◆ Direction
Reproduce only the stretch of the records from the line containing "How far is the" through the end of the records, both ends included, with the requests unchanged. In the answers, multiply every number (distances and coordinates) by 2.1 and round each result to the same number of decimal places as the original, rounding halves up.

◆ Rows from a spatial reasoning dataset
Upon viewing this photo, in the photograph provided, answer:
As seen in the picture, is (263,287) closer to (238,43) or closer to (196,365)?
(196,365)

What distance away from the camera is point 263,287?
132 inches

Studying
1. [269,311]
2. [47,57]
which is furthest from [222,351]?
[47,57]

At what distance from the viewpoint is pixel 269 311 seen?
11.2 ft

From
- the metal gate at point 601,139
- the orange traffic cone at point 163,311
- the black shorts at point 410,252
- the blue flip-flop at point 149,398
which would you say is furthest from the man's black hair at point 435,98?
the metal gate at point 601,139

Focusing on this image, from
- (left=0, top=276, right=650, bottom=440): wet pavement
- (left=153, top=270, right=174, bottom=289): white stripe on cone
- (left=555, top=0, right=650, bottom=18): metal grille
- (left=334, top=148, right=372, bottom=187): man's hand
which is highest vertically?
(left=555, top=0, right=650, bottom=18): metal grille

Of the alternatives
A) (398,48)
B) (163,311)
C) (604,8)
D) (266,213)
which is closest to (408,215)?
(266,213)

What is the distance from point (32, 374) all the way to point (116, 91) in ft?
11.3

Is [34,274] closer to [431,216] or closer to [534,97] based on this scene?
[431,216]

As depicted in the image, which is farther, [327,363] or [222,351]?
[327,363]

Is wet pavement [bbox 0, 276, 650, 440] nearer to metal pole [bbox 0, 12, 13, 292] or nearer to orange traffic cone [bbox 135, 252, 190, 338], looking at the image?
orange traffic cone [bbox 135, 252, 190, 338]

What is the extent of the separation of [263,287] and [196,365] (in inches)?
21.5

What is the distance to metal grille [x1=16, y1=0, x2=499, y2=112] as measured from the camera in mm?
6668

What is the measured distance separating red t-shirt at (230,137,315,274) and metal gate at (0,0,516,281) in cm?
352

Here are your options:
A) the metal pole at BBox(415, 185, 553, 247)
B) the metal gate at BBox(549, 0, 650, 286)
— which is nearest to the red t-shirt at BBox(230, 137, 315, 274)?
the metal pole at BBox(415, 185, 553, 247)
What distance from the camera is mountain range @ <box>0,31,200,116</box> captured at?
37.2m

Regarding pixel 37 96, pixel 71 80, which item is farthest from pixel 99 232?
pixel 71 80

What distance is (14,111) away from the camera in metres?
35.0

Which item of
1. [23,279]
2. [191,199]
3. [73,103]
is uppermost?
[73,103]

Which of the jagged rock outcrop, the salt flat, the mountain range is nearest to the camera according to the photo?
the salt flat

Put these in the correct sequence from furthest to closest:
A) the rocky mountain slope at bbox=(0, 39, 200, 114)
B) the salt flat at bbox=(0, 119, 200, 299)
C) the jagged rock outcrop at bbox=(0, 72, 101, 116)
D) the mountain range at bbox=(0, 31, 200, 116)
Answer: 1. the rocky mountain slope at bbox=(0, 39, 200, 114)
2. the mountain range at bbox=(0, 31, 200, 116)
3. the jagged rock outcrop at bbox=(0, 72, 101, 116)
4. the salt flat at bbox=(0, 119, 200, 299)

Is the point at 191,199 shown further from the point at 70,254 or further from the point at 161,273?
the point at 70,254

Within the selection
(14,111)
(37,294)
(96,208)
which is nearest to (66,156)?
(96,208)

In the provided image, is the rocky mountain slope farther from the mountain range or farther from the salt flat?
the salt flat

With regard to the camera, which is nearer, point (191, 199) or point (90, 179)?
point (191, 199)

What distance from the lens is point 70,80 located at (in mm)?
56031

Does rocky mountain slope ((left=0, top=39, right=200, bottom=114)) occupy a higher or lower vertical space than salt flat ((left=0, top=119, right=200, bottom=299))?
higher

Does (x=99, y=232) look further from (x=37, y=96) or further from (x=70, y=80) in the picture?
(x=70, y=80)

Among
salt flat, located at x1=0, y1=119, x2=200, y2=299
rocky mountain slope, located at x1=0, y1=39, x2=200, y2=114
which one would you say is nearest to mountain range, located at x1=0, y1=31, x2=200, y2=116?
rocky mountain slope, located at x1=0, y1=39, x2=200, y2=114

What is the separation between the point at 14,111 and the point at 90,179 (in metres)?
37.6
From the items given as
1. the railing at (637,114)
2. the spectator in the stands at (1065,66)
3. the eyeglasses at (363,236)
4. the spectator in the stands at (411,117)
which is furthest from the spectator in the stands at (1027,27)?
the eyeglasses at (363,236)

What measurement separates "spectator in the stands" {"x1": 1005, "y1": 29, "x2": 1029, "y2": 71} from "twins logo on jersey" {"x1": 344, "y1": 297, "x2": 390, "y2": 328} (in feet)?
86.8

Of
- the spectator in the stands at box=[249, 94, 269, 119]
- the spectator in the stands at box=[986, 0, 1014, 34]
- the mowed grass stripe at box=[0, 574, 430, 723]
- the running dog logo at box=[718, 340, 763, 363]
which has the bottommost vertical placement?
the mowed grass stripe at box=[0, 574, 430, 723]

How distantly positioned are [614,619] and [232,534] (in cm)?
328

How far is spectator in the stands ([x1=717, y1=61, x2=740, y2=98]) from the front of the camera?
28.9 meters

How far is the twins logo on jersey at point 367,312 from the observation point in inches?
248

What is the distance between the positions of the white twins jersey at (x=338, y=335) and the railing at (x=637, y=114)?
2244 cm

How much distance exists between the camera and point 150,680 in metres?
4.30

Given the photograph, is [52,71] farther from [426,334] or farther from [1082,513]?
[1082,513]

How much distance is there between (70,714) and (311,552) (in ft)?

◆ Written response
How far is the twins logo on jersey at point 367,312 from the observation point in inches?
521

What is the distance between the positions of the white twins jersey at (x=338, y=335) and the railing at (x=637, y=114)?
4712 cm

How much distance exists between the camera and point 150,680 in metres?
9.03

Given the photograph, is [52,71] farther from [426,334] or farther from [1082,513]?
[2272,1077]

How much distance is there between (70,714) and (311,552) (in ft)?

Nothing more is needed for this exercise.